• Collected data entries:
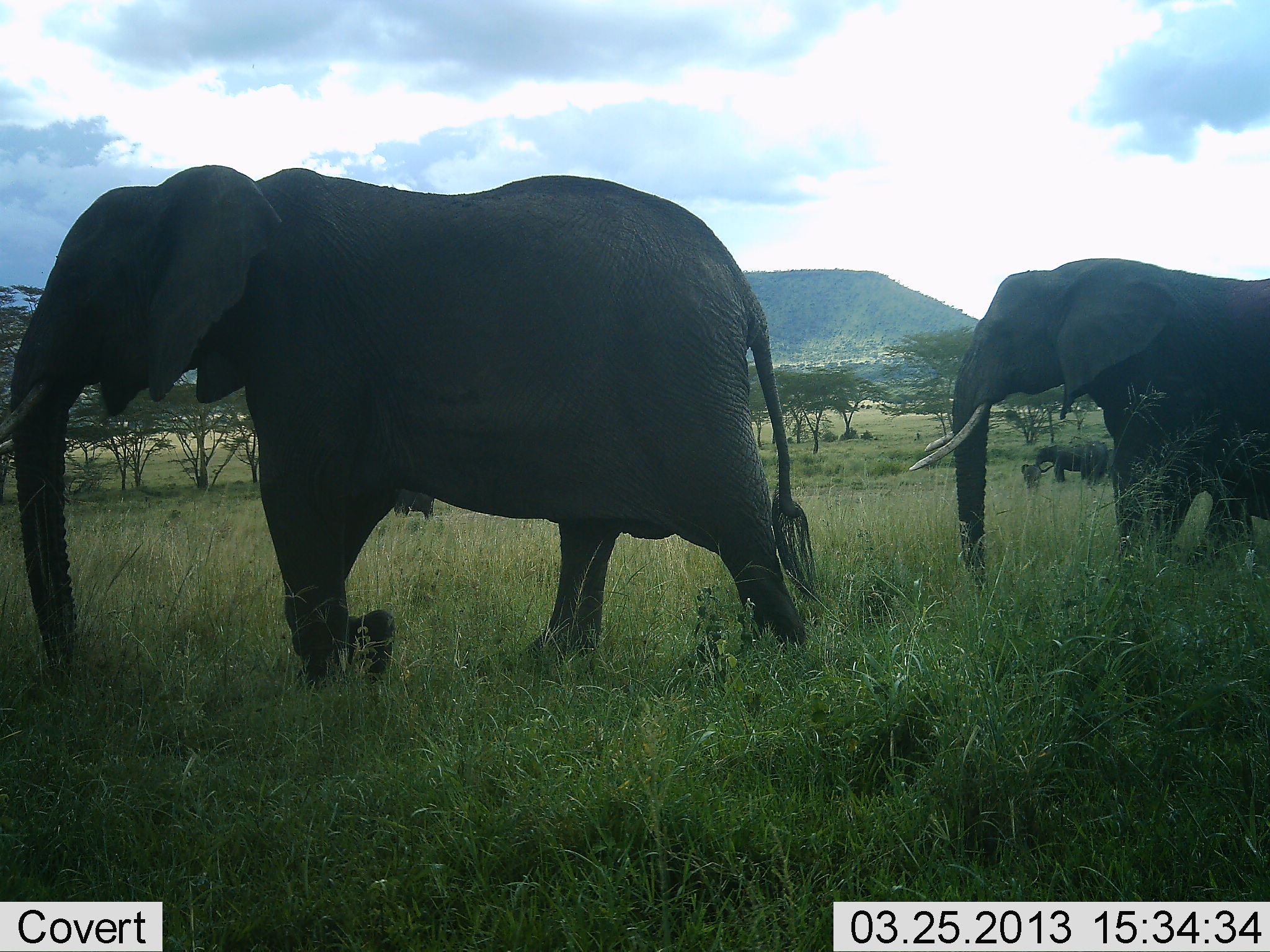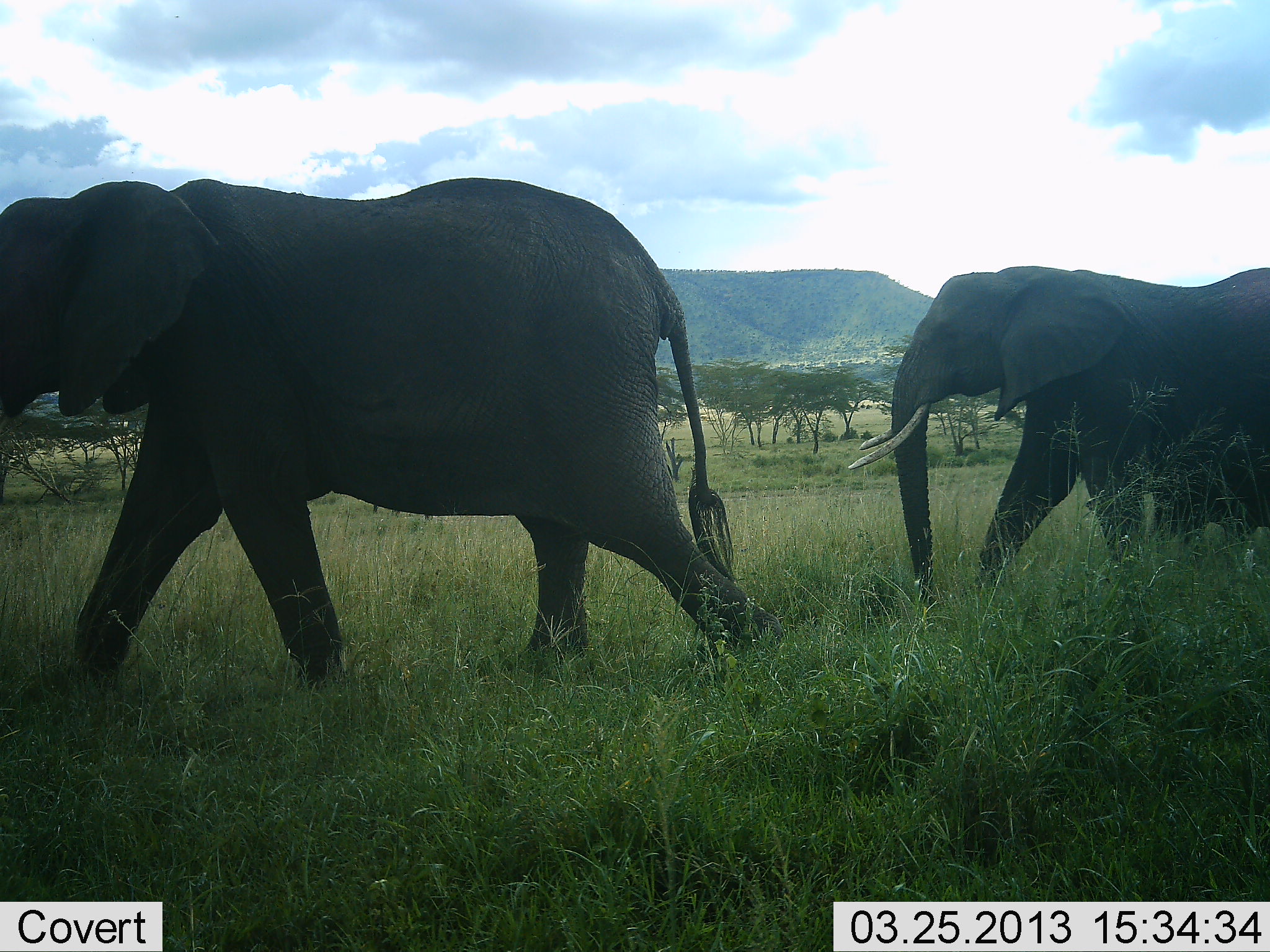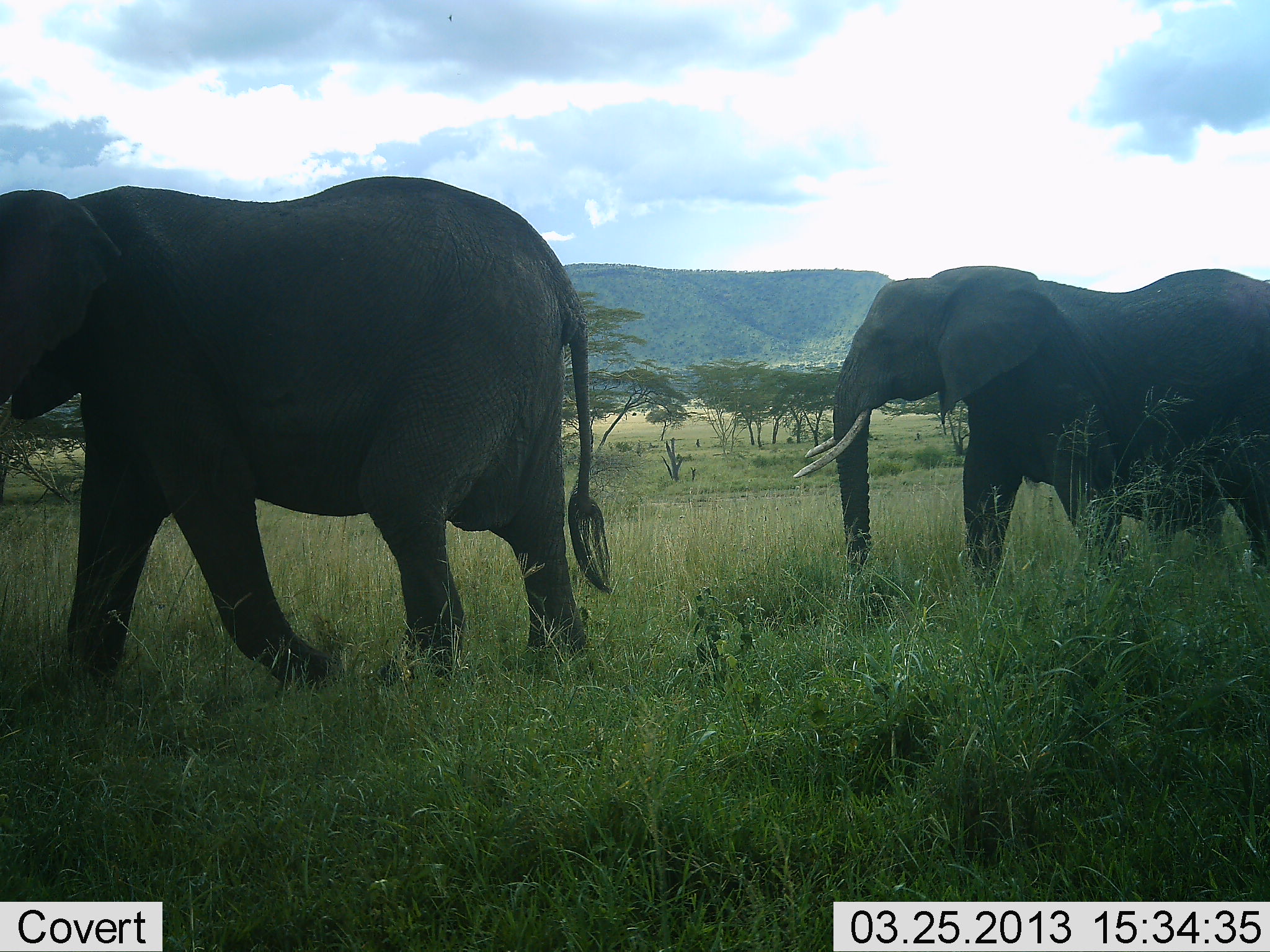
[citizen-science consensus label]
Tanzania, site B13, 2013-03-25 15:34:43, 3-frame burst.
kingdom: Animalia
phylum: Chordata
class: Mammalia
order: Proboscidea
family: Elephantidae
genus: Loxodonta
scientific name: Loxodonta africana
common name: african bush elephant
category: elephant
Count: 3.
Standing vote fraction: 18%.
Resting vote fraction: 3%.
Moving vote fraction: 100%.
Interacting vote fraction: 3%.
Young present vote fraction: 13%.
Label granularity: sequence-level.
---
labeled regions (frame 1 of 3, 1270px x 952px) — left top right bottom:
animal: 0 165 817 691; 908 257 1270 590; 1149 425 1270 572; 1034 445 1082 484; 1076 441 1110 486; 392 488 436 522; 1021 463 1041 490; 1106 447 1118 480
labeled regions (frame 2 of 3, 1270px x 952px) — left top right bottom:
animal: 0 180 783 687; 845 265 1270 610; 1139 440 1270 562; 368 500 444 523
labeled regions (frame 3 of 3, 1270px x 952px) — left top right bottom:
animal: 0 175 617 695; 792 265 1270 599; 1090 449 1248 585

• EXERCISE REQUIREMENTS:
Go through the records above and copy every line holding the word "vote".

• ANSWER TO THE EXERCISE:
Standing vote fraction: 18%.
Resting vote fraction: 3%.
Moving vote fraction: 100%.
Interacting vote fraction: 3%.
Young present vote fraction: 13%.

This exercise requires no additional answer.